The practice of medical anthropology is broader than has customarily been represented in academic publications. Medical anthropologists work in hospitals, NGOs, clinics, community health, international organizations, to give a few examples. Much of this work involves breaking down disciplinary silos, making biomedical concepts accessible to the lay public, and helping scientists and policymakers negotiate complicated and fraught social terrains. While this work is largely devoted to improving health through critical engagement with practitioners and publics alike, medical anthropologists also work in areas and circumstances – of crisis and of everyday life – that are ripe terrains for exploring the most fundamental questions of social science: what is subjectivity? How is collective action brought about? How do social structures emerge and change over time? How is history embodied? What is the nature of belonging? Central to both activities – helping solve real-world problems and deriving insights into fundamental issues – is the work of ‘theory’. The work of anthropologist Veena Das, to which a special section is dedicated, is in this sense exemplary as noted her colleagues Aditya Bharadwaj, Michael Fischer, and Richard Rechtman in pieces brought together by Clara Han. While Das is largely known within our field as a deeply engaged and sensitive ethnographer whose work has forged powerful concepts in dialogue with thinkers outside our field (notably the philosopher Ludwig Wittgenstein), less known is a lifetime of tireless work to research health issues and how they are lived and negotiated in India. Das’s writing can at times be challenging, but not at the expense of engaging with practitioners, as the responses of the Indian psychiatrists who read her work and published here attests.
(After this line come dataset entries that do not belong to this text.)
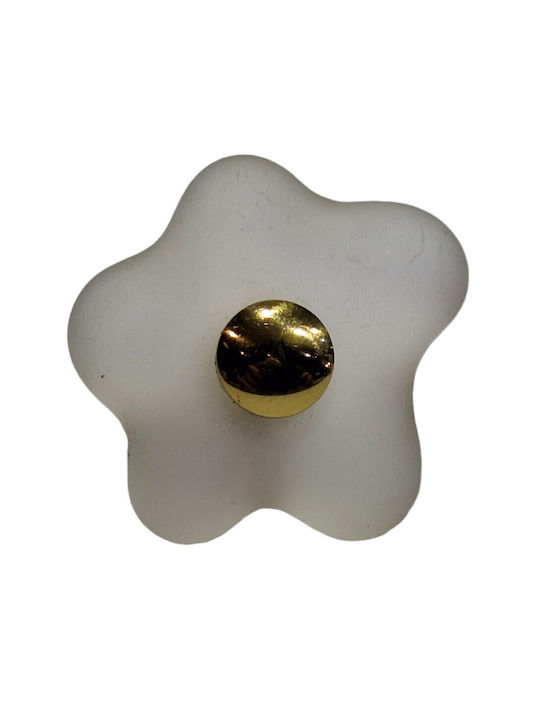 Kunststoff Möbelgriff Italienisches Kristall Knopf Valli&valli 9060-mour Murano Kristall Φ35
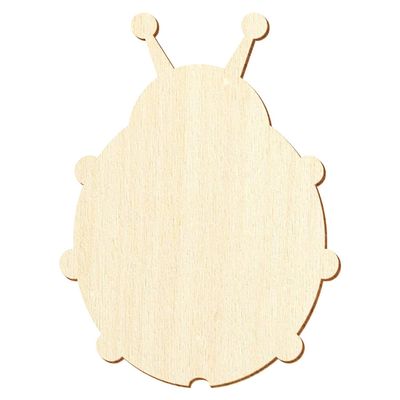 Wooden Ladybug V1, 3–50 cm Height – Crafting & Décor, 4 cm Size, Pack of 50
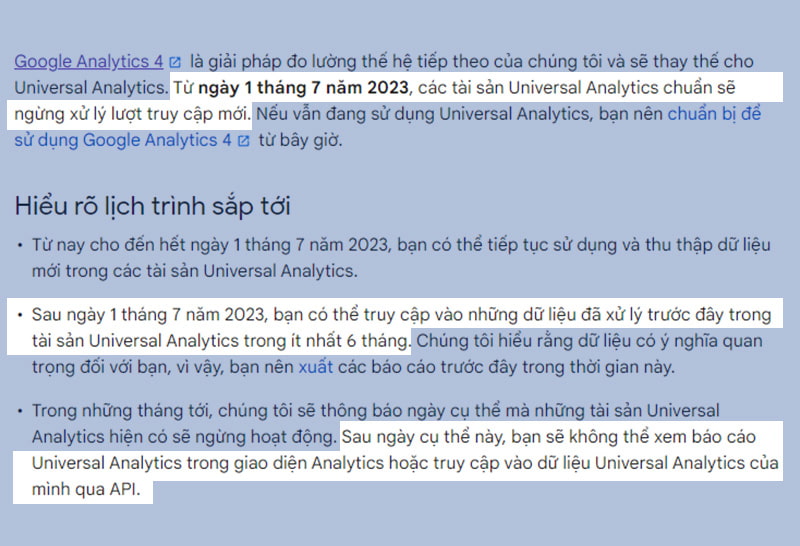 Google thông báo nên cài đặt Google Analytics 4 ngay Google thông báo nên cài đặt Google Analytics 4 ngay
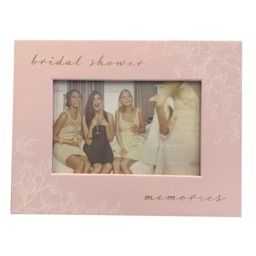 Amore Paperwrap Photo Frame 6x4 - Bridal Shower AM114 Multi One Size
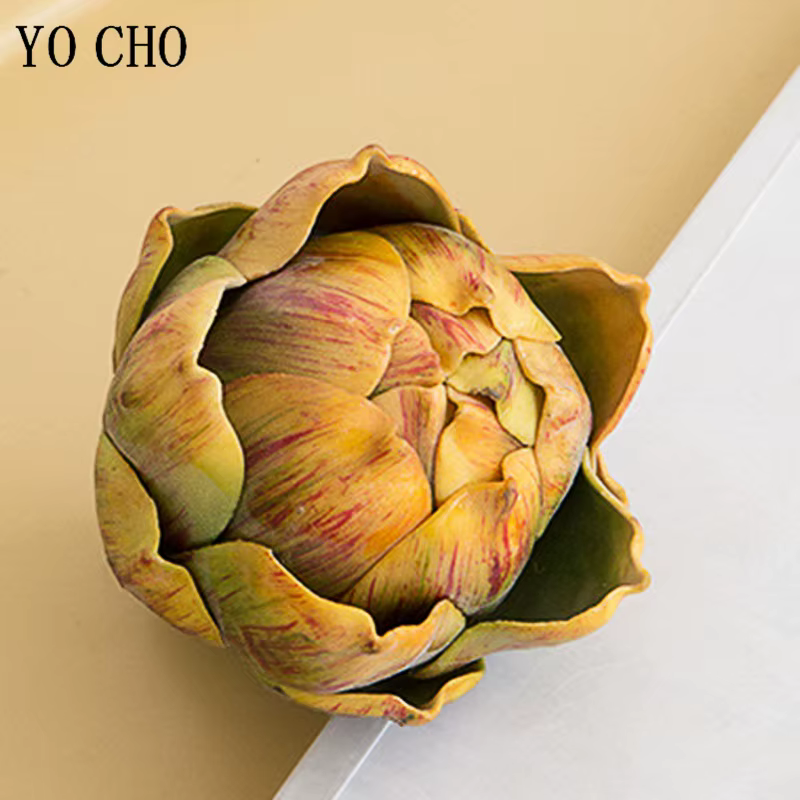 YO CHO Artichaut artificiel plante en plastique fruits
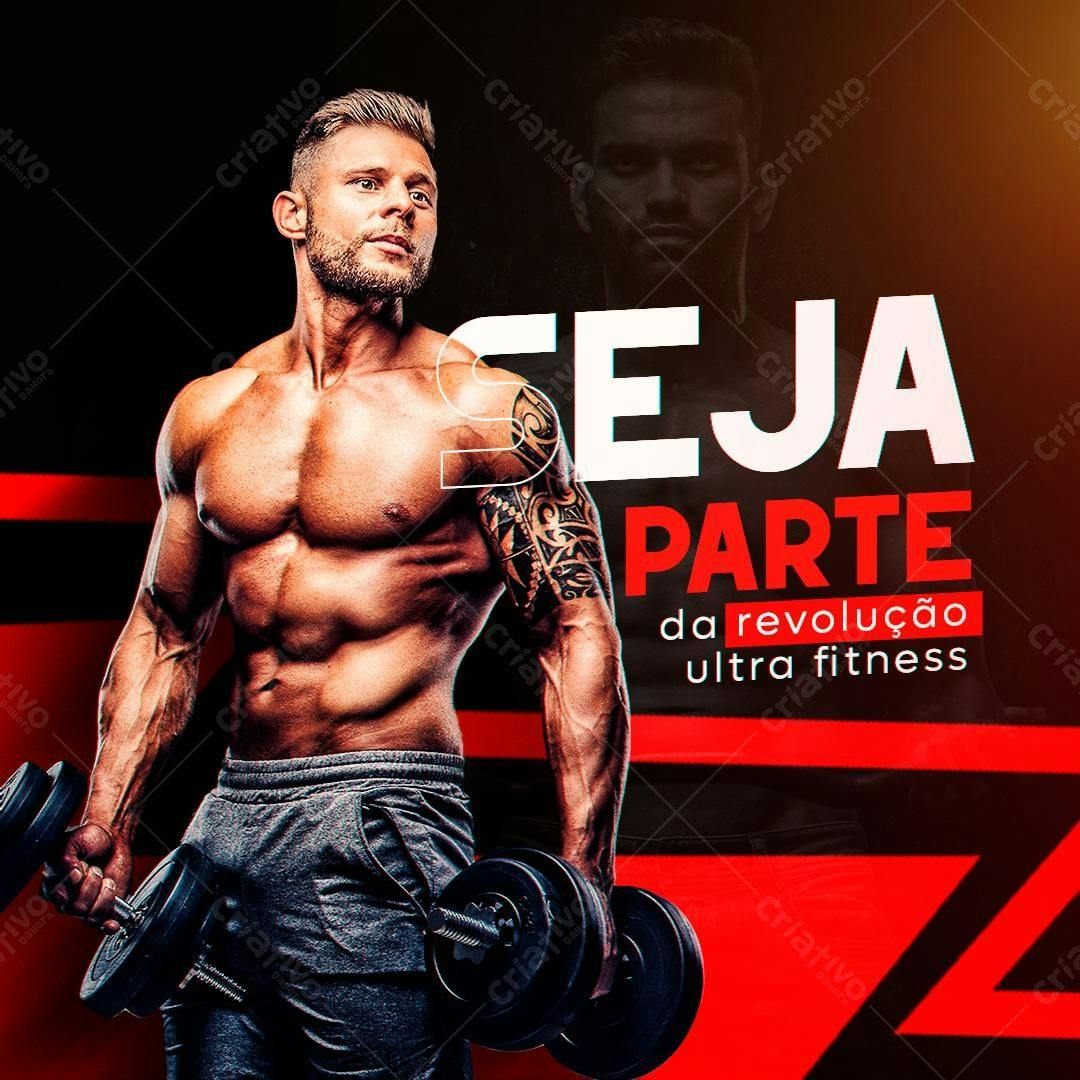 Flyer Academia Ultra Fitness PSD Editável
We would also like to welcome our new Interventions section editor, Tom, who is an assistant professor at the University of Durham, engaged in research, teaching, and interventions in the fields of medical anthropology, development anthropology, and environmental anthropology. His theoretical work explores the ruptures in scientific and medical ontologies caused by chemical pollution on a global scale, while his applied work focuses on supporting corporate sustainability programmes in Sri Lanka. This double-sided engagement reflects an interest in exploring how a critical anthropology of global health and development might also be constructive, and especially how ethnography can be deployed more effectively in interdisciplinary encounters.
And in a final, sad note we would like to recognize the passing of Tullio Seppilli, a founding father of Italian medical anthropology. Professor Seppilli passed away in Perugia on 23 August 2017, at the age of 89. We thank his colleague Pino Schirripa for recounting some of Professor Seppilli’s many accomplishments in the ‘In Memoriam’ that follows.
References
Prince, Ruth J., and Hannah Brown. 2016. Volunteer Economies: The Politics and Ethics of Voluntary Labour in Africa. Rochester, NY: James Currey.